Saved data entries
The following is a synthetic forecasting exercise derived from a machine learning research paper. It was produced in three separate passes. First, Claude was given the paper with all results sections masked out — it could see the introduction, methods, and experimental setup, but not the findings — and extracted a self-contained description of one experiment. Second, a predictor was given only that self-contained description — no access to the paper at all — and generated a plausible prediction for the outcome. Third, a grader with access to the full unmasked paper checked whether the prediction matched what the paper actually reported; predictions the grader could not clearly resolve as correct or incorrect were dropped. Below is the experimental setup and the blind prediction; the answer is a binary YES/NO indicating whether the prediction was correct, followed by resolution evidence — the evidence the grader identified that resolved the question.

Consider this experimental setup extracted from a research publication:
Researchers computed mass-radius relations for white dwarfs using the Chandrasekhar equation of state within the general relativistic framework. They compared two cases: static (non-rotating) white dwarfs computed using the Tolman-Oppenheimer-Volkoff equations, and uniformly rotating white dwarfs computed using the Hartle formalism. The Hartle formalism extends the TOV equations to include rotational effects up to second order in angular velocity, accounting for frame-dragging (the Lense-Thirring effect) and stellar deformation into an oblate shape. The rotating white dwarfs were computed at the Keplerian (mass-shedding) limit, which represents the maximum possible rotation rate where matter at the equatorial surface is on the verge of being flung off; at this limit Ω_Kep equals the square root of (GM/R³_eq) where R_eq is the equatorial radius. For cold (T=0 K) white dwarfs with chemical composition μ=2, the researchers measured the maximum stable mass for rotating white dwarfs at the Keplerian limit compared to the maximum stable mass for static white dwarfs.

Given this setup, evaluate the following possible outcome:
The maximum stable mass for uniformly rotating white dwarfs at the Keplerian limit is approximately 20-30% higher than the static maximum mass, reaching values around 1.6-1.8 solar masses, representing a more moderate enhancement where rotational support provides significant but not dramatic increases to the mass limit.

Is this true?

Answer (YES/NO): NO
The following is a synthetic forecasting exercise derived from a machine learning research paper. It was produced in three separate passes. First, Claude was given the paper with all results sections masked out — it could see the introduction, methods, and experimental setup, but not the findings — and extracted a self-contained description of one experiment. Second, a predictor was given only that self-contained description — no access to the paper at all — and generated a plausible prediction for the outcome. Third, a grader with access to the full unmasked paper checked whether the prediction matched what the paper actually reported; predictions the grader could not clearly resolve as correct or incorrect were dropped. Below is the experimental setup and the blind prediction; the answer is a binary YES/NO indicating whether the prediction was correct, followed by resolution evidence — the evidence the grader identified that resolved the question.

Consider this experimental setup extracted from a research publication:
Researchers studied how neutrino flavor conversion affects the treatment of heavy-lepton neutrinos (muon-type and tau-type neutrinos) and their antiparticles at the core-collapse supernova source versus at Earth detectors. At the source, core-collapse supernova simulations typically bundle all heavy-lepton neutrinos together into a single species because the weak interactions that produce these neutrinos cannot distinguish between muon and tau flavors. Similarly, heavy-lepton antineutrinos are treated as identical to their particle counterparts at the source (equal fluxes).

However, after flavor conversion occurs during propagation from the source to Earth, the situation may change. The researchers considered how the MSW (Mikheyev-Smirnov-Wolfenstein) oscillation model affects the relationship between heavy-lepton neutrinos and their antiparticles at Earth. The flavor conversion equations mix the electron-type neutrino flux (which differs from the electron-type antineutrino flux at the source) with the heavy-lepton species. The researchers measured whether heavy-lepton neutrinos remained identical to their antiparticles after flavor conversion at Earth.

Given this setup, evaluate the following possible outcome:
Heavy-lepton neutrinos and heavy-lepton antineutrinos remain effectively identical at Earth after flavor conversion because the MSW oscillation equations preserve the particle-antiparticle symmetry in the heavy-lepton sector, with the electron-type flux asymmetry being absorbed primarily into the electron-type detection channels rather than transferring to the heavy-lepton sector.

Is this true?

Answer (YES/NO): NO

Task description – Retype every entry word for word.

Exercise response –
The following is a synthetic forecasting exercise derived from a machine learning research paper. It was produced in three separate passes. First, Claude was given the paper with all results sections masked out — it could see the introduction, methods, and experimental setup, but not the findings — and extracted a self-contained description of one experiment. Second, a predictor was given only that self-contained description — no access to the paper at all — and generated a plausible prediction for the outcome. Third, a grader with access to the full unmasked paper checked whether the prediction matched what the paper actually reported; predictions the grader could not clearly resolve as correct or incorrect were dropped. Below is the experimental setup and the blind prediction; the answer is a binary YES/NO indicating whether the prediction was correct, followed by resolution evidence — the evidence the grader identified that resolved the question.

Consider this experimental setup extracted from a research publication:
Researchers computed mass-radius relations for white dwarfs using the Chandrasekhar equation of state within the general relativistic framework. They compared two cases: static (non-rotating) white dwarfs computed using the Tolman-Oppenheimer-Volkoff equations, and uniformly rotating white dwarfs computed using the Hartle formalism. The Hartle formalism extends the TOV equations to include rotational effects up to second order in angular velocity, accounting for frame-dragging (the Lense-Thirring effect) and stellar deformation into an oblate shape. The rotating white dwarfs were computed at the Keplerian (mass-shedding) limit, which represents the maximum possible rotation rate where matter at the equatorial surface is on the verge of being flung off; at this limit Ω_Kep equals the square root of (GM/R³_eq) where R_eq is the equatorial radius. For cold (T=0 K) white dwarfs with chemical composition μ=2, the researchers measured the maximum stable mass for rotating white dwarfs at the Keplerian limit compared to the maximum stable mass for static white dwarfs.

Given this setup, evaluate the following possible outcome:
The maximum stable mass for uniformly rotating white dwarfs at the Keplerian limit is approximately 20-30% higher than the static maximum mass, reaching values around 1.6-1.8 solar masses, representing a more moderate enhancement where rotational support provides significant but not dramatic increases to the mass limit.

Is this true?

Answer (YES/NO): NO
The following is a synthetic forecasting exercise derived from a machine learning research paper. It was produced in three separate passes. First, Claude was given the paper with all results sections masked out — it could see the introduction, methods, and experimental setup, but not the findings — and extracted a self-contained description of one experiment. Second, a predictor was given only that self-contained description — no access to the paper at all — and generated a plausible prediction for the outcome. Third, a grader with access to the full unmasked paper checked whether the prediction matched what the paper actually reported; predictions the grader could not clearly resolve as correct or incorrect were dropped. Below is the experimental setup and the blind prediction; the answer is a binary YES/NO indicating whether the prediction was correct, followed by resolution evidence — the evidence the grader identified that resolved the question.

Consider this experimental setup extracted from a research publication:
Researchers studied how neutrino flavor conversion affects the treatment of heavy-lepton neutrinos (muon-type and tau-type neutrinos) and their antiparticles at the core-collapse supernova source versus at Earth detectors. At the source, core-collapse supernova simulations typically bundle all heavy-lepton neutrinos together into a single species because the weak interactions that produce these neutrinos cannot distinguish between muon and tau flavors. Similarly, heavy-lepton antineutrinos are treated as identical to their particle counterparts at the source (equal fluxes).

However, after flavor conversion occurs during propagation from the source to Earth, the situation may change. The researchers considered how the MSW (Mikheyev-Smirnov-Wolfenstein) oscillation model affects the relationship between heavy-lepton neutrinos and their antiparticles at Earth. The flavor conversion equations mix the electron-type neutrino flux (which differs from the electron-type antineutrino flux at the source) with the heavy-lepton species. The researchers measured whether heavy-lepton neutrinos remained identical to their antiparticles after flavor conversion at Earth.

Given this setup, evaluate the following possible outcome:
Heavy-lepton neutrinos and heavy-lepton antineutrinos remain effectively identical at Earth after flavor conversion because the MSW oscillation equations preserve the particle-antiparticle symmetry in the heavy-lepton sector, with the electron-type flux asymmetry being absorbed primarily into the electron-type detection channels rather than transferring to the heavy-lepton sector.

Is this true?

Answer (YES/NO): NO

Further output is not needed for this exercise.